● **Required action**:
Copy every entry below verbatim, except for images.

● **Source information**:

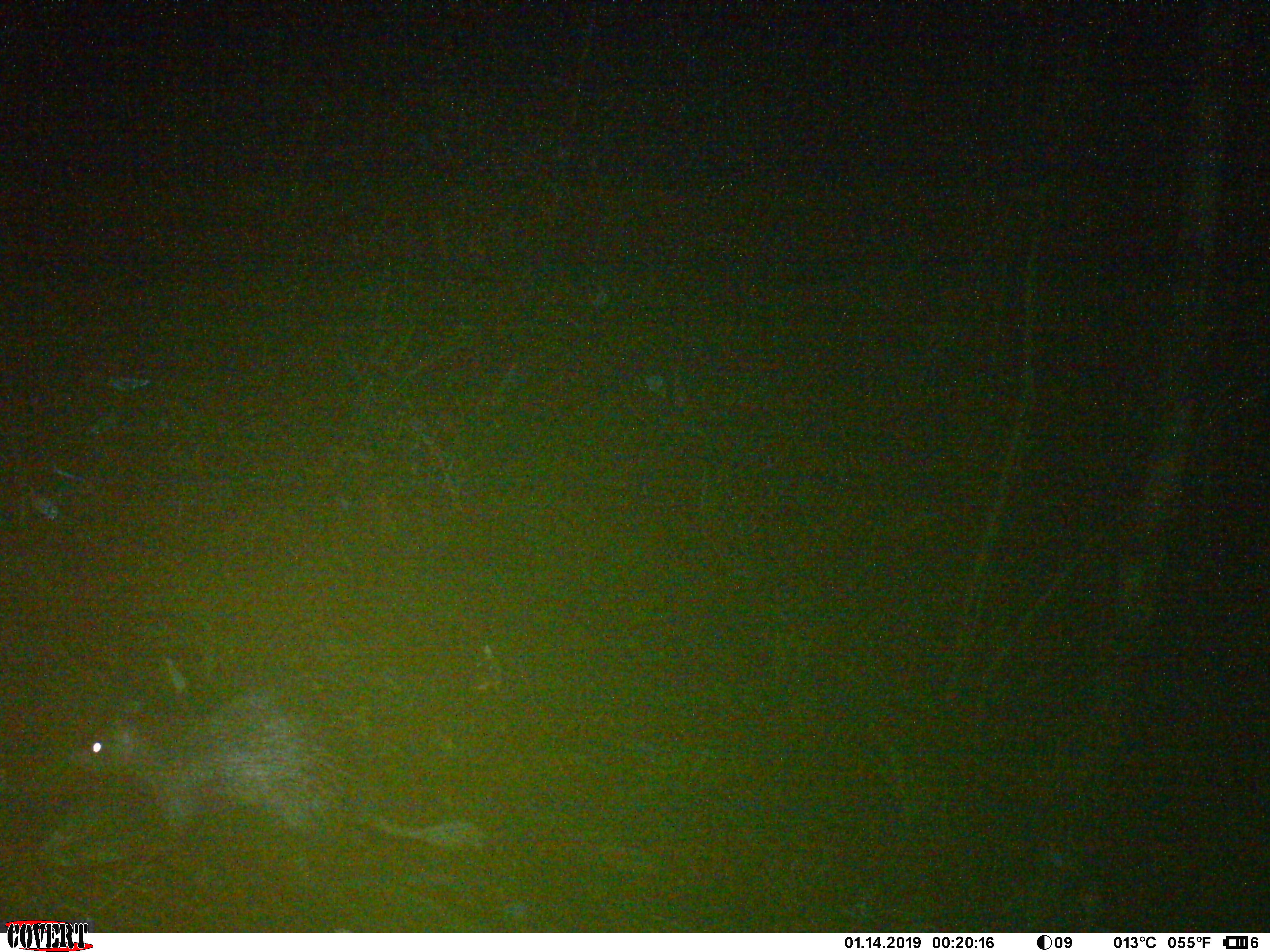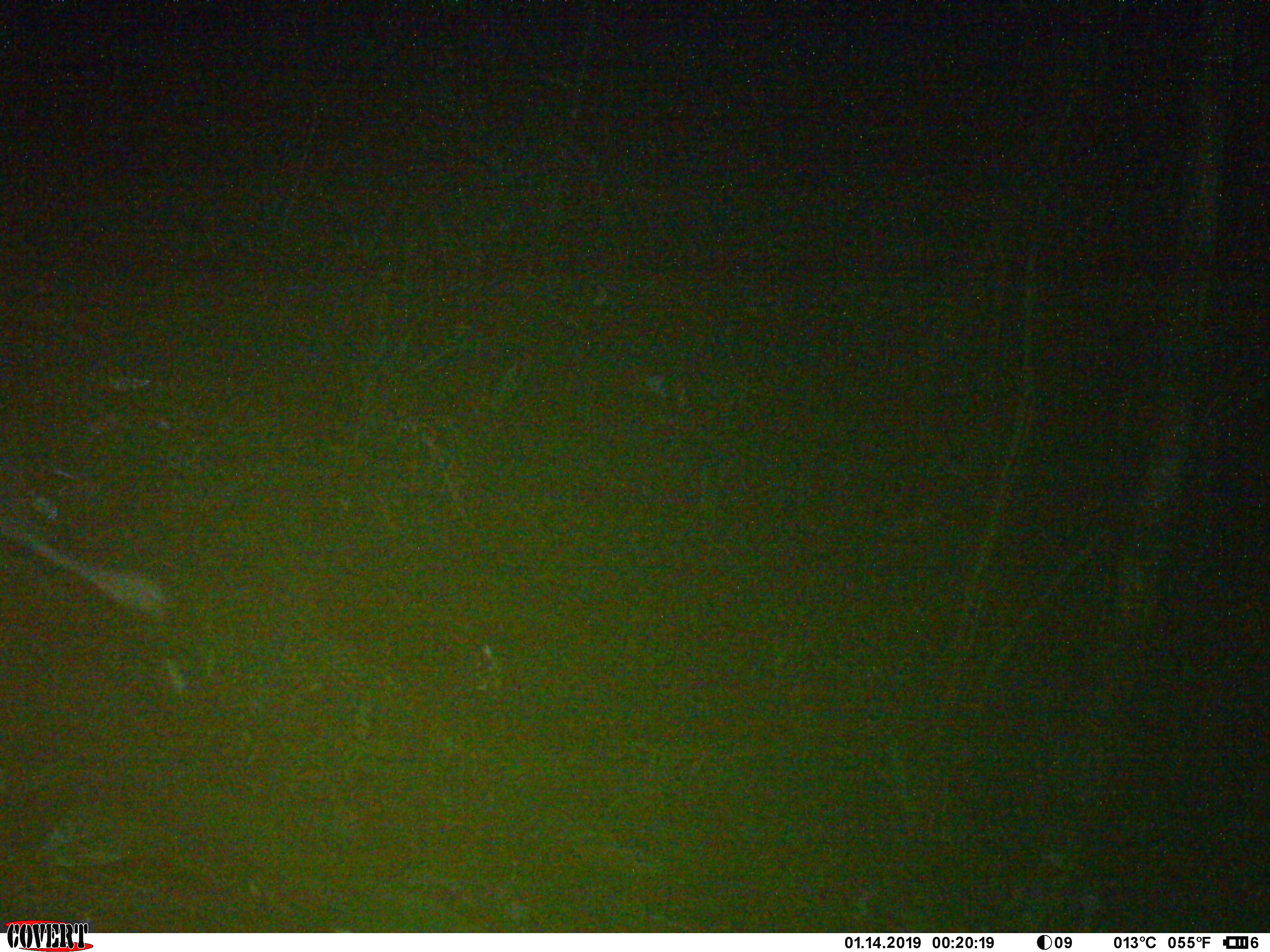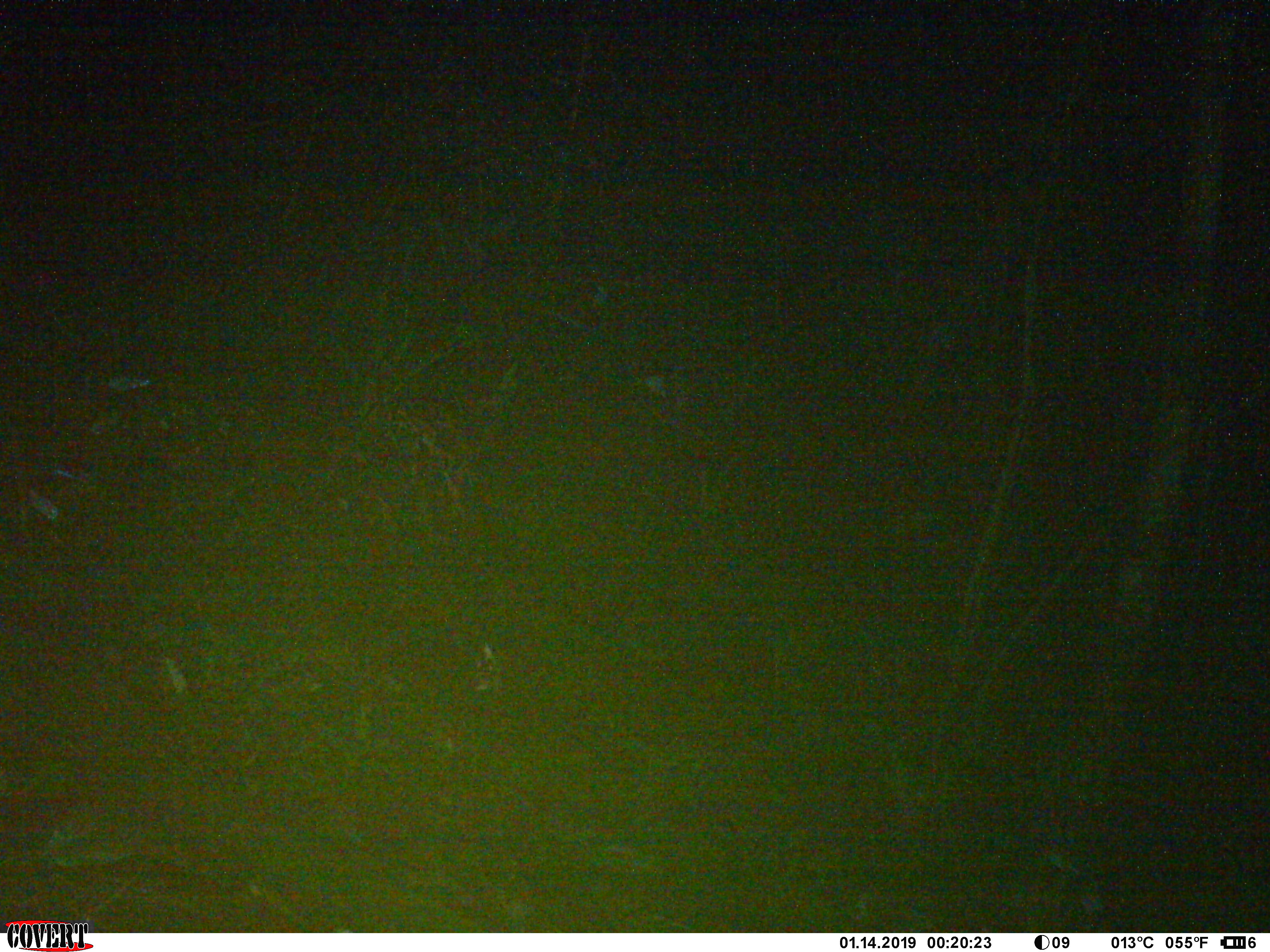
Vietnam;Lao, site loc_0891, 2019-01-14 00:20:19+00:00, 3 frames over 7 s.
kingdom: Animalia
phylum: Chordata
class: Mammalia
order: Rodentia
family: Hystricidae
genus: Atherurus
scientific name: Atherurus macrourus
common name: asiatic brush-tailed porcupine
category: asiatic brush tailed porcupine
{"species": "asiatic brush tailed porcupine (asiatic brush-tailed porcupine) (Atherurus macrourus)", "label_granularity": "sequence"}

● **Completed exercise**:
Vietnam;Lao, site loc_0891, 2019-01-14 00:20:19+00:00, 3 frames over 7 s.
kingdom: Animalia
phylum: Chordata
class: Mammalia
order: Rodentia
family: Hystricidae
genus: Atherurus
scientific name: Atherurus macrourus
common name: asiatic brush-tailed porcupine
category: asiatic brush tailed porcupine
{"species": "asiatic brush tailed porcupine (asiatic brush-tailed porcupine) (Atherurus macrourus)", "label_granularity": "sequence"}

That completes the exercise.